Death by Red Tape

Contains spoilers for the worldbuilding of Vernor Vinge’s “Zones of Thought” universe.

Based on Eliezer’s vision of the present from 1900.


In the Zones of Thought universe, there is a cycle of civilization: civilizations rise from stone-age technology, gradually accumulating more technology, until they reach the peak of technological possibility. At that point, the only way they can improve society is by over-optimizing it for typical cases, removing slack. Once society has removed its slack, it’s just a matter of time until unforeseen events force the system slightly outside of its safe parameters. This sets off a chain reaction: like dominoes falling, the failure of one subsystem causes the failure of another and another. This catastrophe either kills everyone on the planet, or sets things so far back that society has to start from scratch.

Vernor Vinge was writing before Nassim Taleb, but if not for that, this could well be interpreted as a reference to Taleb’s ideas. Taleb mocks the big players on the stock market for betting on the typical case, and taking huge losses when “black swans” (unexpected/​unanticipatable events) occur. (Taleb makes money on the stock market by taking the opposite side of these bets, betting on the unknown unknowns.)

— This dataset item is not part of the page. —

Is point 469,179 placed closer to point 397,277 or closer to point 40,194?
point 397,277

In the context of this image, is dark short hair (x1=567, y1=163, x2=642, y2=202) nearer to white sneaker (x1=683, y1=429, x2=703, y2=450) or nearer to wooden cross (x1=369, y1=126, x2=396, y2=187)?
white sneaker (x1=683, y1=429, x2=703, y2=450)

Taleb ridicules Bayesians for their tendency to rely on oversimplified models which assume the future will look like the past. Instead he favors Popperian epistemology and ergodicity economics.

Indeed, naive Bayesians do run the risk of over-optimizing, eliminating slack, and overly assuming that the future will be like the past. On a whole-society level, it makes sense that this kind of thinking could eventually lead to catastrophe (and plausibly already has, in the form of the 2008 housing crash).

However, human nature and modern experience leads me to think that the opposite failure mode might be more common.

Taleb advises us to design “antifragile” systems which, like him, bet on the atypical and get stronger through failure. This means designing systems with lots of slack, modularity, redundancy, and multiple layers (think of a laptop, which has a hard chassis to protect and support the vital electronics, & then often has a moderately hard plastic protective case, and then is transported in a soft outer case of some kind). It means responding to black swans by building new systems which mitigate, or (even better) take advantage of, the new phenomena.

But when I look around at society (at least, through my Bayesian-biased lens) I see it doing too much of that.

  • The over-cautious FDA seemingly kills a lot more people on average (compared to a less-cautious alternative) in the name of avoiding risks of severe unanticipated drug side-effects. And people are largely comforted by this. A typical healthy individual would prefer (at least in the short term) to be very sure that the few drugs they need are safe, as opposed to having a wider selection of drugs.

  • In response to the 9/​11 attacks, the government spend huge amounts of money on the TSA and other forms of security. It’s possible that this has been a huge waste of money. (The TSA spends 5.3 billion on airline security annually. It’s difficult to put a price on 9/​11, but quick googling says that total insurance payouts were $40 billion. So very roughly, the utilitarian question is whether the TSA stops a 9/​11-scale attack every 8 years.) On the other hand, many people are probably glad for the TSA even if the utilitarian calculation doesn’t work out.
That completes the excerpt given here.